You can credit websites like streetpeeper.com and thesartorialist.com, which chronicle style capitals, for the velocity at which locally grown trends now travel around the globe. But often, local street fashion is as idiosyncratic as a fingerprint and just as difficult to replicate. In Rome, you can’t miss the dominant masculine motif, held over, it seems, from the early days of the republic, when women had no place in the senate. As with many species of birds, it’s the males who wear the flamboyant colors and strut about in their sleek suits and wraparound sunglasses.
A few summers ago, my husband and I were invited with some friends to Valentino’s 45th-anniversary extravaganza in Rome. Decked out in sculpted suits and darted shirts with neatly rolled cuffs, Roman men as a matter of course make Americans—particularly the men in our group—look tragically unlaced. On the way back to our hotel after lunch one afternoon, we (well, the wives) felt the gravitational pull of a tiny sartoria off the Piazza del Parlamento. A kindly tailor named Elio sensed our despair and took over, outfitting my husband, Chip, and our friend Mike in crisp cotton suits, pastel-colored shirts, and pink ties. Unfortunately, you can’t always take it with you: at home in New York, Elio’s impeccable suit was relegated to the back of the closet, presumably because my husband would rather throw a Frisbee than fluff his feathers.

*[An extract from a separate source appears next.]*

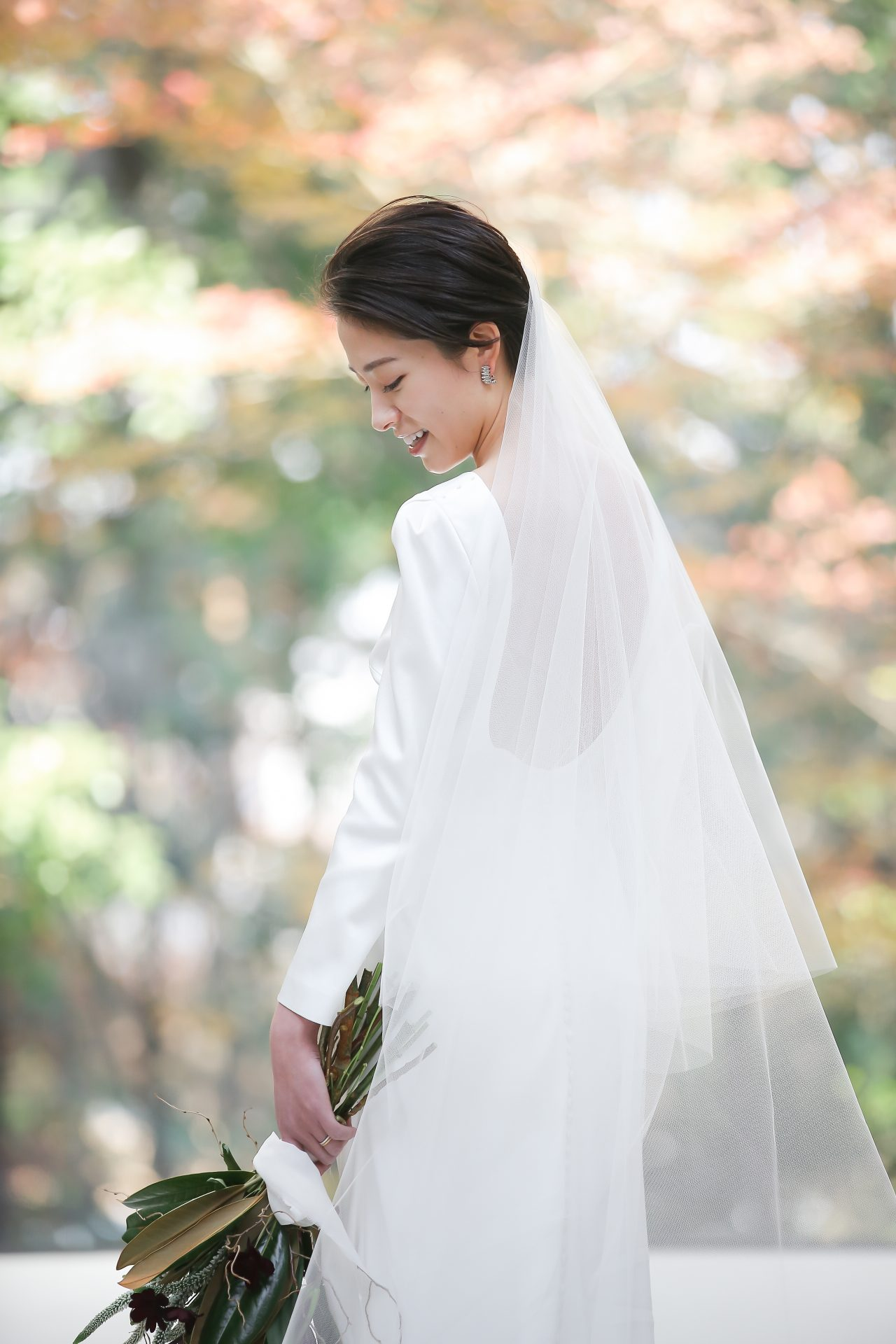 THE TREAT DRESSINGがザ・ナンザンハウスでお式をされるご新婦様におすすめのサヴァンナミラーのロンウスリーブのドレス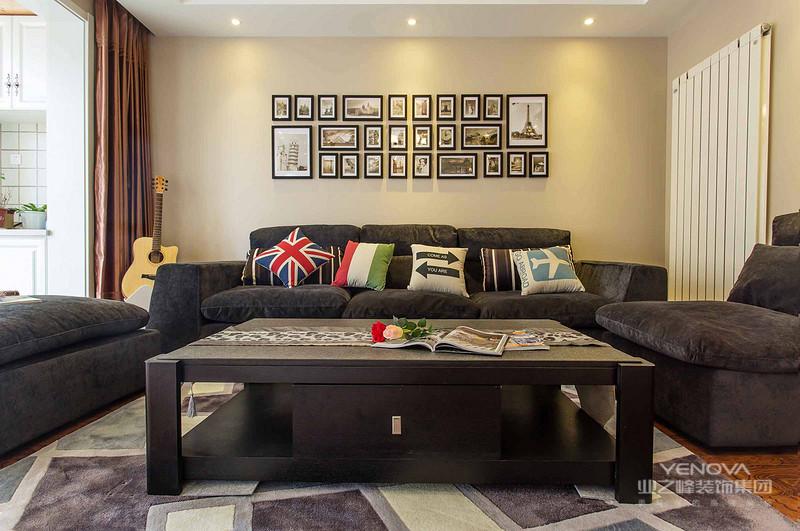 客厅里放置着黑色布沙发,已经精致的吊灯,简约时尚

If Rome is a man’s town, Paris is all about women. French women, with their sexy nonchalance and their devotion to impossibly red lipstick, command all of the attention. When pressed, Parisiennes will shrug and claim they haven’t bought anything new in years. When I lived in Paris 20 years ago, I was often flummoxed by the throwaway chic of my French friends. They always looked as if they had just woken up and grabbed the nearest pair of skinny pants or borrowed their brother’s perfectly cut blazer. It took me years to realize that the French are as carefully groomed as the alleys of chestnut trees that line the Tuileries. And their precision when it comes to style is the result of ingrained social etiquette. “Ça ne se fait pas!” is a refrain often whispered sotto voce at the sight of a gauche American committing some unspeakable style crime.
Another summer, I traveled to Normandy to attend the wedding of my friend Bibiane’s eldest daughter. It was a thoroughly French affair: high heels, strapless cocktail dresses, and ostentatious, wide-brimmed hats. I thought I was reasonably up to par in a Lanvin organza dress and heels. But by midnight my feet were killing me, so I kicked off my shoes. What was I thinking? A friend glared at my feet and hissed, “Ça ne se fait pas!”
While Parisians may adhere to strict style rules, denizens of Tokyo fetishize style. Although the city’s street fashion is as jumbled and extreme as its architecture, it is always perfectly executed, completely premeditated. On one hand, you have the wildly expressive Harajuku girls in their bizarre Bo Peep getups, each eyelash carefully curled. Just as obsessively turned out are the older ladies in their immaculate kimonos, strolling the Ginza. Style is in the details—from the meticulous cell phone displays in the high-tech electronics emporiums to the pressed white-linen doilies that adorn the backseat of every taxi. You could even argue that the young Japanese street photographers who began obsessively chronicling the looks of fashion editors as they exited shows in Paris and Milan and posting them on makeshift websites in the mid 1990’s were the first to demystify street style by making it accessible. Fifteen years—and thousands of websites—later, the street has literally become the world’s runway. Anyone anywhere can log on and witness local style on a global stage.